Implementing biometrics for security

Security leaders in financial services especially are applying voice biometrics as part of a multilayered approach. The right one-time passcode with the right voice on the right device starts to build up a multitude of factors, providing security teams with the confidence that this transaction can be handled securely, and with non-refutable evidence required by regulatory requirements.

The technology is taking off now because of a combination of factors, including increasing consumer preference for speech interfaces, especially with enterprises and financial services companies. They’re using voice commerce through apps, smart speakers to check their balances, and IVRs for customer self-service.

“How do you apply security across all these different ways in a consistent and secure manner? And that’s where voice biometrics comes into play,” Thornbill said. “It’s the only thing that enables a consumer to traverse all these different channels. You need to be able to apply the same level of security, or continuous voice authentication for these services.

“We’ve seen amazing growth in the use cases and the organizations,” Magee added. “It used to be a technology that was the preserve of very large organizations that had multi-million-dollar problems, so they could spend millions of dollars on a complicated system. Today, voice biometrics can be deployed by organizations from small to medium to large.”

The advent of cloud, increasing customer demand, and the effect of regulatory compliance on consumer privacy have all contributed to the rise of voice biometrics for security. Original voice prints are encrypted and kept behind firewalls, and so they are unlikely to be compromised. And though fraudsters have been looking for ways to crack the security of voice biometrics with deep fakes and replay attacks, platforms like ValidSoft’s have measures in place to detect anomalies in the speech stream to detect those and prevent them.

Laying security with passive and active biometrics

There are two types of voice biometrics: passive and active voice biometrics. To understand active biometrics in the simplest terms, it’s what a user says. And if you get to an IVA, or you’re using a browser, and you get asked to say a specific phrase, you never want to say something like, ‘My voice is my secure password.’

“I should be saying my phone number, or account number, or the digits displayed on the screen,” Magee said. “That’s an active process — I’m actively taking part in providing a key to open my account.”

Passive biometrics is the technology working in the background, for example, when a customer is talking to a call center agent.

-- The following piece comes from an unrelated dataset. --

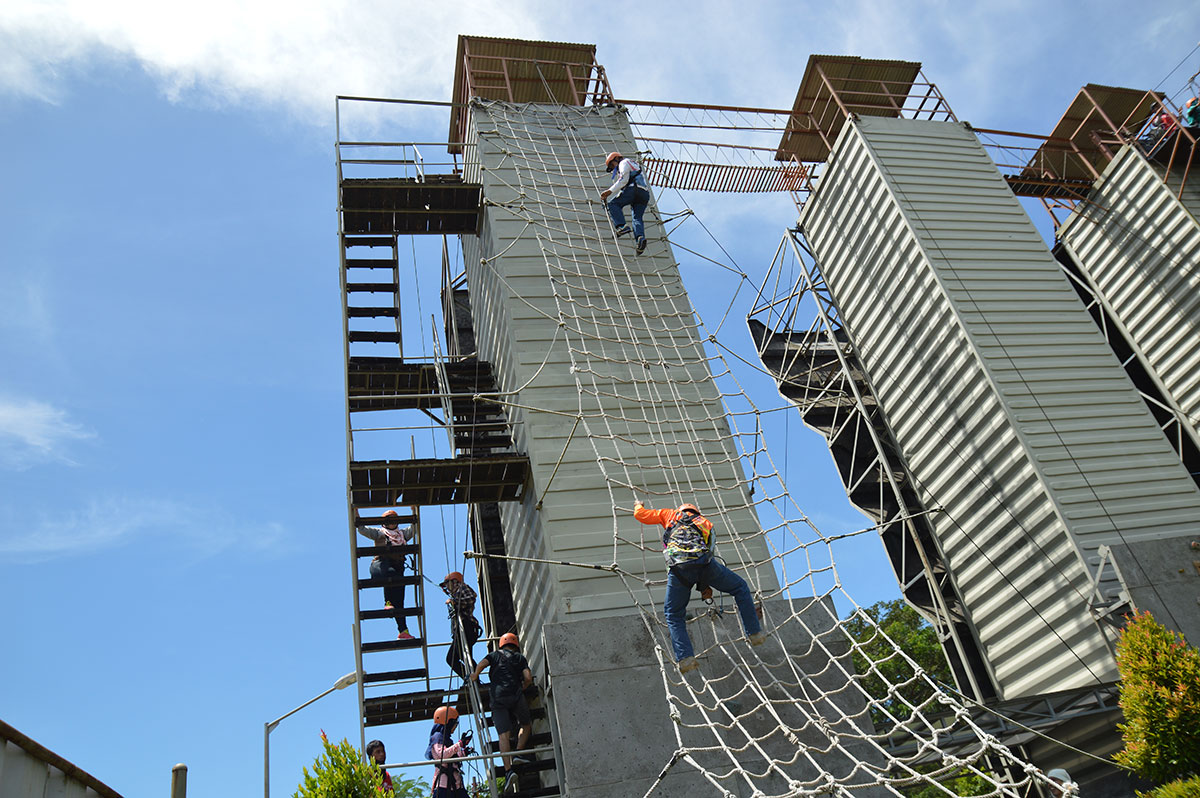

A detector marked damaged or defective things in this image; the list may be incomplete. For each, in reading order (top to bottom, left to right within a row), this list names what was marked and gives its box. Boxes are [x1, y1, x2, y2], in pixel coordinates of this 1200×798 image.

rusty metal roof [448, 34, 604, 149]
rusty metal roof [772, 55, 921, 162]
rusty metal roof [1022, 84, 1161, 180]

Their voice is being sampled and the agent is provided with a confirmation that the speaker has been authenticated.

“We’re great believers in using all of these techniques to give a smooth and efficient and effective verification process that offers both security and convenience,” Magee said. “Asking a specific question provides a high level of security quickly, allowing self-service in the IVA, and also allowing the agent to start the conversation already knowing who it is.”

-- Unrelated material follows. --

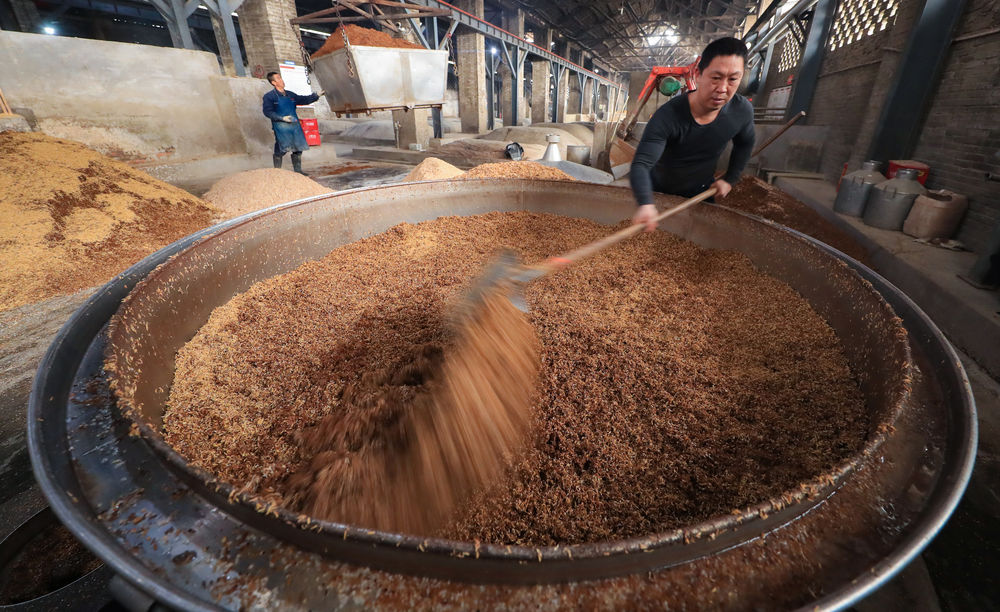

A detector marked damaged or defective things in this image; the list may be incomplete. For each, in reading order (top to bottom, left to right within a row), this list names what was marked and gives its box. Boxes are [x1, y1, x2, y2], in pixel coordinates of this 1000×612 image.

rusty metal surface [29, 179, 976, 608]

But a lot of people don’t want to talk to the IVA, so providing a passive verification to the agent provides an additional layer of security. It allows the agent to start a conversation relatively quickly with confirmation of who the person really is. Both active and passive are important elements of a successful solution.

Getting consumers on board

Getting consumers to enroll their voice is the greatest barrier to a successful voice biometrics deployment, Magee said.

“Our solution, after many years of doing far too many deployments that didn’t go as well as they should have, has given us the lessons of history, and that is that not everyone is the same,” he said.

For someone who’s a traditional contact center user, frequently interacting with the IVR and speaking to the live agent, then that’s the best way to enroll that person. For the person who uses their app or browser instead, enroll them in their channel of preference. For example, when they use their password to get into the app, present them with the invitation to enroll their voice then and there.